After installing PDFtk you can explore it in the command line. I mostly tried out the dump_data_fields command which you run with the prompt pdftk your_document.pdf dump_data_fields replacing your_document.pdf with the file path for the PDF you want to explore. Dump_data_fields will print out the metadata for the fields on the PDF. For example:

—
FieldType: Text
FieldName: Buyer
FieldNameAlt: Buyer 
FieldFlags: 5768935
FieldJustification: Left
—
FieldType: Button
FieldName: Joint Buyer
FieldNameAlt: Property
FieldFlags: 0
FieldValue: Off
FieldJustification: Left
FieldStateOption: Off
FieldStateOption: On
—

With that set up you and working are ready to go!

USING THE GEM

When instantiating an instance of the PdfForms class, it takes in one argument which is the file path to PDFtk in your environment.

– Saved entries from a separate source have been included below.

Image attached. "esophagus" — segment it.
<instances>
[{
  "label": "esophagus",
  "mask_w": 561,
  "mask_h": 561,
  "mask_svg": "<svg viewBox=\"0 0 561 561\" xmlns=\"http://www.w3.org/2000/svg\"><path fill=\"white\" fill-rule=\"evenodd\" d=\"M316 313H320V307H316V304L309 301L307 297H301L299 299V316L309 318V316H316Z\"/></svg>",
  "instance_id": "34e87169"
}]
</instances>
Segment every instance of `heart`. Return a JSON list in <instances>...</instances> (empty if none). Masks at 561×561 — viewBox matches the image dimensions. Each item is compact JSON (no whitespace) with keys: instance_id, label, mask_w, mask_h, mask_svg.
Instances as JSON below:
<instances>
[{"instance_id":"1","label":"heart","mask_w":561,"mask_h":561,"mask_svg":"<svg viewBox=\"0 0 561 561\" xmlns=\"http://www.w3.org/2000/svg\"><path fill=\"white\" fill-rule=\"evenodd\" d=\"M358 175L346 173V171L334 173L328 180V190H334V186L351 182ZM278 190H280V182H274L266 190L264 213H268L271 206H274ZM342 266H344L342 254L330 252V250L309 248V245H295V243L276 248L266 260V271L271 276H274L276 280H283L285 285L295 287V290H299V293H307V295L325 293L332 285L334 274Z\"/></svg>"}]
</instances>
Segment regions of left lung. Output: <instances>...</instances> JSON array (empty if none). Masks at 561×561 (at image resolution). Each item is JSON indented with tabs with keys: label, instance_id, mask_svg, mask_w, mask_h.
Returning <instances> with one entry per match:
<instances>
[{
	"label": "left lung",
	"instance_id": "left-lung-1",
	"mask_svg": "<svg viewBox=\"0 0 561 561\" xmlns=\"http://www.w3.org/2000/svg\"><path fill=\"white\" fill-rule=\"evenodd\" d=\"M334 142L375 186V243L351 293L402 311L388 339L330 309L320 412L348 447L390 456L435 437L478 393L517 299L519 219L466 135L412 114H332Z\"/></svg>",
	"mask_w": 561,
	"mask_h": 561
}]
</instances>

I did not do anything special when installing so my path was the default one: '/usr/local/bin/pdftk'

This means I create a new PdfForms instance like so:

form_reader = PdfForms.new('/usr/local/bin/pdftk’)

READING PDF FORMS

With our new PDFForms instance created, the next step is to read the fields on the pdf form.

There are two helpful methods given to us from the gem: 

Returns an array of Field objects that each hold the information about an individual field on the PDF.

1. get_fields

get_fields takes a single argument, the whole file path to the pdf form you want to read.

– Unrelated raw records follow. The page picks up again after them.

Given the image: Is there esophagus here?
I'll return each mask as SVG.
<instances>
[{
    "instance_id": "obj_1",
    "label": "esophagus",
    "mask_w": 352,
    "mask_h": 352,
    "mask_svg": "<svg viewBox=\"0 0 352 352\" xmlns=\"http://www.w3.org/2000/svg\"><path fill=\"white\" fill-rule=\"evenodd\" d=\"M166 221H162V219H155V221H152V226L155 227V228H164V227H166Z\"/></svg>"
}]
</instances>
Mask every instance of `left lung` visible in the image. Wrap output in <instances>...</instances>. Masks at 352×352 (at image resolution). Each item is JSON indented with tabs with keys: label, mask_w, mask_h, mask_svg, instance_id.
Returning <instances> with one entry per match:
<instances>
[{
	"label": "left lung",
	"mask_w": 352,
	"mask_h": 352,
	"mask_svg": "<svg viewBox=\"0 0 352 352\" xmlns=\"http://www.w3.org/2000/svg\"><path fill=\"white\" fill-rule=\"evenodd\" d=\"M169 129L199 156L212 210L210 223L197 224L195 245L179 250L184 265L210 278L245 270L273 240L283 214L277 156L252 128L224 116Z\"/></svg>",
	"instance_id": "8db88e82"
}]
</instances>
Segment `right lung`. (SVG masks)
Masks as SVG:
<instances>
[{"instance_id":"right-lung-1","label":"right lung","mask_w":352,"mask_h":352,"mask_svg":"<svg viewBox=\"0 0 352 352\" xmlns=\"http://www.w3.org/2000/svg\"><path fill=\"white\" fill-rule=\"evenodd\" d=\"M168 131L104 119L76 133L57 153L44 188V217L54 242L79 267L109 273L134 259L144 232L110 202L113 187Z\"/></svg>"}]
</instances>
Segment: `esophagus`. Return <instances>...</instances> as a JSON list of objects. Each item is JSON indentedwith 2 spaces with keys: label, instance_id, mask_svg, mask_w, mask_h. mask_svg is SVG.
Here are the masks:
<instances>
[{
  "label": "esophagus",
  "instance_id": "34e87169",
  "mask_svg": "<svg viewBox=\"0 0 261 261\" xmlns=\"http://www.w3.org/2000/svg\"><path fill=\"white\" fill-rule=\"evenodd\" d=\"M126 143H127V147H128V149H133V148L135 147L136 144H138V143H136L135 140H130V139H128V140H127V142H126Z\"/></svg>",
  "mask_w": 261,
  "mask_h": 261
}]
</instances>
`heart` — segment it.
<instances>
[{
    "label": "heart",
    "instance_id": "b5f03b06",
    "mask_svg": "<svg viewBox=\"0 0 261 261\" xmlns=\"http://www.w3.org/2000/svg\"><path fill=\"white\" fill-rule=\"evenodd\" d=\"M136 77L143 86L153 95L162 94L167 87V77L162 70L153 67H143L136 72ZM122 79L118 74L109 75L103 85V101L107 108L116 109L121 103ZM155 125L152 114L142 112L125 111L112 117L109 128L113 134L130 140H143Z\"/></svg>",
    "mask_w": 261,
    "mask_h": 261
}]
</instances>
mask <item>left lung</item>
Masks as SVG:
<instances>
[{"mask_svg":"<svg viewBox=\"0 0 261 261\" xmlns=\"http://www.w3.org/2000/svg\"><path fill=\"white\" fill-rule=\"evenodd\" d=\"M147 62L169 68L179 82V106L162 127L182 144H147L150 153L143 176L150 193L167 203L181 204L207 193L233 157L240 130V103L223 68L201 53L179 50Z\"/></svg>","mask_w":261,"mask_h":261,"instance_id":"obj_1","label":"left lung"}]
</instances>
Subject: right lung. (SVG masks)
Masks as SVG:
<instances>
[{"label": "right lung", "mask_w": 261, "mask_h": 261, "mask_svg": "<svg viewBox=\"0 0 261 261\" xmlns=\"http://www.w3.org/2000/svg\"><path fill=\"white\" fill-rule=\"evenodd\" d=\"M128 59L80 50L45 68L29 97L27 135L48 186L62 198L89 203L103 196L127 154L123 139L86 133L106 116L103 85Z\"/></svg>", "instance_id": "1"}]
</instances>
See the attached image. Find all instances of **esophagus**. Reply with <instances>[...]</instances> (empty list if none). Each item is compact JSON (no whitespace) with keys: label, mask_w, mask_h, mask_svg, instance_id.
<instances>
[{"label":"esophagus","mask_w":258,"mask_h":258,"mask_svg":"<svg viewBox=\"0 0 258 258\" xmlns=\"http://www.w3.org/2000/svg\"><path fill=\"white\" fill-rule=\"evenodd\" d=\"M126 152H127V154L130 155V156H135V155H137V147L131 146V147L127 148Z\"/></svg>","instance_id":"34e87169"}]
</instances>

form_reader.get_fields(‘your_document.pdf)

Returns:

[
   #<PdfForms::Field:0x00007f7bfde14c10 @flags=”5768935″, @justification=”Left”, @name=”Buyer”, @name_alt=”Buyer”, @type=”Text”>,
   #<PdfForms::Field:0x00007f7bbfc3cdb8 @flags=”0″, @justification=”Left”, @name=”Joint Buyer”, @name_alt=”Property”, @options=[“Off”, “On”], @type=”Button”, @value=”Off”>,
]

You can see this same info matches what pdftk dump_data_fields returned, but now conveniently turned into Ruby objects for us to interact with.

2.  get_field_names

get_field_names does what it sounds like, it returns an array of just the name attribute from all those field objects.

form_reader.get_field_names(‘your_document.pdf)

Returns:

[
“Buyer”,
“Joint Buyer”
]

WRITING TO PDF FORMS

Now the fun part is writing your custom data onto the pdf. Use the method fill_form to do this.

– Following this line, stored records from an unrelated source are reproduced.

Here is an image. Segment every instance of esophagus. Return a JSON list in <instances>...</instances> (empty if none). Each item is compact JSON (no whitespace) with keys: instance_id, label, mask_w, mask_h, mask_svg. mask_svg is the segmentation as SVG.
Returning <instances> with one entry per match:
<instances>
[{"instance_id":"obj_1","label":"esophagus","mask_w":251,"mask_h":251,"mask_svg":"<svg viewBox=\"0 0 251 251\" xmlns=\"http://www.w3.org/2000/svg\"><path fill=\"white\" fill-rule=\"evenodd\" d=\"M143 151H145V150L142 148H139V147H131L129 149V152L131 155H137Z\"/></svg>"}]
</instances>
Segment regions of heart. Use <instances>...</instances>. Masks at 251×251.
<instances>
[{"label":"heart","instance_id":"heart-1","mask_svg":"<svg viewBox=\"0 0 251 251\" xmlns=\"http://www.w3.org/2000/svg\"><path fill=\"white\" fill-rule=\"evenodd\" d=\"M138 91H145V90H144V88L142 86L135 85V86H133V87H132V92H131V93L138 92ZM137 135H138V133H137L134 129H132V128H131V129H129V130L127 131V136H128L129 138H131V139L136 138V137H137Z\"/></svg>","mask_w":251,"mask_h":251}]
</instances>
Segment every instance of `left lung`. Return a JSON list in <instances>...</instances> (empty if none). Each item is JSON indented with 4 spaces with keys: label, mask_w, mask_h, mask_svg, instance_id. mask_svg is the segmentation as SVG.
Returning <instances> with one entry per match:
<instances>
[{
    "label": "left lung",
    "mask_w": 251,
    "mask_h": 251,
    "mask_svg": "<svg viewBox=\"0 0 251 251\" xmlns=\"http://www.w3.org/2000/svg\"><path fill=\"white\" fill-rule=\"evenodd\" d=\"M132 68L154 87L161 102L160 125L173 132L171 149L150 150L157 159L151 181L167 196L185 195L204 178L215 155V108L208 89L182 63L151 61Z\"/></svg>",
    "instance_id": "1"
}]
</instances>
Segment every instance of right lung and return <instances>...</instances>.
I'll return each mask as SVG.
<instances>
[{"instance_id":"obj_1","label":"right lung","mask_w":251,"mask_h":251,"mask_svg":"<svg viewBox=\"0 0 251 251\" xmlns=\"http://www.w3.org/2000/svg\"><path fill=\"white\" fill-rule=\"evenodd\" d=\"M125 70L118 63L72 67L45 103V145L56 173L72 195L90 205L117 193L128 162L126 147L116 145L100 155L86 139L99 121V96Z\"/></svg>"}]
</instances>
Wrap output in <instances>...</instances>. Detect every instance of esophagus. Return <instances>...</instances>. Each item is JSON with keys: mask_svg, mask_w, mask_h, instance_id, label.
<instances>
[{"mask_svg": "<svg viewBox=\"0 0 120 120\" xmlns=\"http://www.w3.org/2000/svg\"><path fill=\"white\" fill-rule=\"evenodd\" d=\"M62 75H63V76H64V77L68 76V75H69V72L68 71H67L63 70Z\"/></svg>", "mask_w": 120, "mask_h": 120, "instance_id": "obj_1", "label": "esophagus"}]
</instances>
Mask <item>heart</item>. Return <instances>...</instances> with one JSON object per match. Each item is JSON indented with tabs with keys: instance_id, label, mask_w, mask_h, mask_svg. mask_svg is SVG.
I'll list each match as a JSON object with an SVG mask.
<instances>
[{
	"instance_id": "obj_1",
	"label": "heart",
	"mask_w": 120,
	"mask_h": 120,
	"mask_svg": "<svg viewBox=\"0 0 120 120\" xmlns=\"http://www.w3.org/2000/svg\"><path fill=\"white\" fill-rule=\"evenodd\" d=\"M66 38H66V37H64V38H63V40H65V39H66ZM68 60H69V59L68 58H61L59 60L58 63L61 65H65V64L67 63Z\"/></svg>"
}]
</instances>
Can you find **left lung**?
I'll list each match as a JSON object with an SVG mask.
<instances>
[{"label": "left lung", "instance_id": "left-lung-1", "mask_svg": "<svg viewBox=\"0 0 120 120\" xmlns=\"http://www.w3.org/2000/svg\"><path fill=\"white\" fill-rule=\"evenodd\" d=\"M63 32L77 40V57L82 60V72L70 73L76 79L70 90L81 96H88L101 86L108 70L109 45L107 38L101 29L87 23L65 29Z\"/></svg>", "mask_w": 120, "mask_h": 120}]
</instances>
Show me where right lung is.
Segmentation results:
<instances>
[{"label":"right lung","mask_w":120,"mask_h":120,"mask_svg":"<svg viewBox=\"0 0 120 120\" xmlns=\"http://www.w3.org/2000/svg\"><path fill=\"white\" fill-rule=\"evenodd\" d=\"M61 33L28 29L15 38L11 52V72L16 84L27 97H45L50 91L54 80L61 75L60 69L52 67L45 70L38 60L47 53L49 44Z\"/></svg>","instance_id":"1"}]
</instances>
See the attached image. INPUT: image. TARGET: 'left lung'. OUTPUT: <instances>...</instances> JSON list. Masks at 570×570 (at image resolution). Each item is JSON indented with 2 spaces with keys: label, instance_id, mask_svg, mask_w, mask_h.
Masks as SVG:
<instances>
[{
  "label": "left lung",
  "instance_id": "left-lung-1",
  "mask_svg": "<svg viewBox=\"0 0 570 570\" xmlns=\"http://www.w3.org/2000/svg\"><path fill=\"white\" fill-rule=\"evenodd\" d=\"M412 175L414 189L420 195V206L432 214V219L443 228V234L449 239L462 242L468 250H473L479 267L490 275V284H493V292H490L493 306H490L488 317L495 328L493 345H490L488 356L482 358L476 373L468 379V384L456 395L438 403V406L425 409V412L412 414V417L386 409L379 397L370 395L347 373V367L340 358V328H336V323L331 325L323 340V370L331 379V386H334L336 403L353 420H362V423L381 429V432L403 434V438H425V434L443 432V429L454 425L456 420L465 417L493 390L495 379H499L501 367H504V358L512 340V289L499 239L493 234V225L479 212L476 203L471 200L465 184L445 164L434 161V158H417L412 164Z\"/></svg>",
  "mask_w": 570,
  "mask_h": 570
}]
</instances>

It takes several arguments, including an optional one. First is the full file path to the pdf form you are using. Then it takes a name to be used as for the filled-out PDF form (which will be a new file in your project’s root directory, the original pdf form will be unchanged). The third is a hash of the data you want to be filled in. Lastly is an optional arguments hash. Here is an example without the optional arguments

file_path = “your_document.pdf”
new_file_name = “completed_form.pdf”
form_data = {
              "Buyer" =>"Orson Welles",
              "Joint Tenants" =>"On",
}
form_reader.fill_form(file_path, new_file_name, form_data)

To build the hash with the field values, the key will be the name of the field (exactly as it appears in the pdf metadata)  and the value will be a string of whatever data you want to be added to the form.

The tricky part is working with other field types. Checkboxes have two options defined on the PDF form. One of them will make the box checked and the other will make it unchecked. A common one is Yes’and Off. Why? I don’t know. But this is where reading the field data will be necessary either with form_reader.get_fields or from the command line with PDFtk dump_data_fields. Each checkbox should have two FieldTypeOptions defined on it, and that is your source of truth for that specific field. When using the gem you can see these combined into an array and stored as Field.options.

More info about how to check checkboxes

On my test PDF form, I had a field with unchecked defined as Off and checked defined as Checkbox:plus:option:plus:2 whatever that means… So you will have to check your own PDF fields to confirm what values you need.

Lastly, when working with Signature field types I have not found a way to write a value with the gem or PDFtk. It seems that there are some additional layers that Adobe has attached to signature fields for security purposes. If you find a way to write to Signature fields, let us know!

There is a quick overview of how to work with PDF Forms in Rails using the pdf-forms gem. Hopefully this is helpful!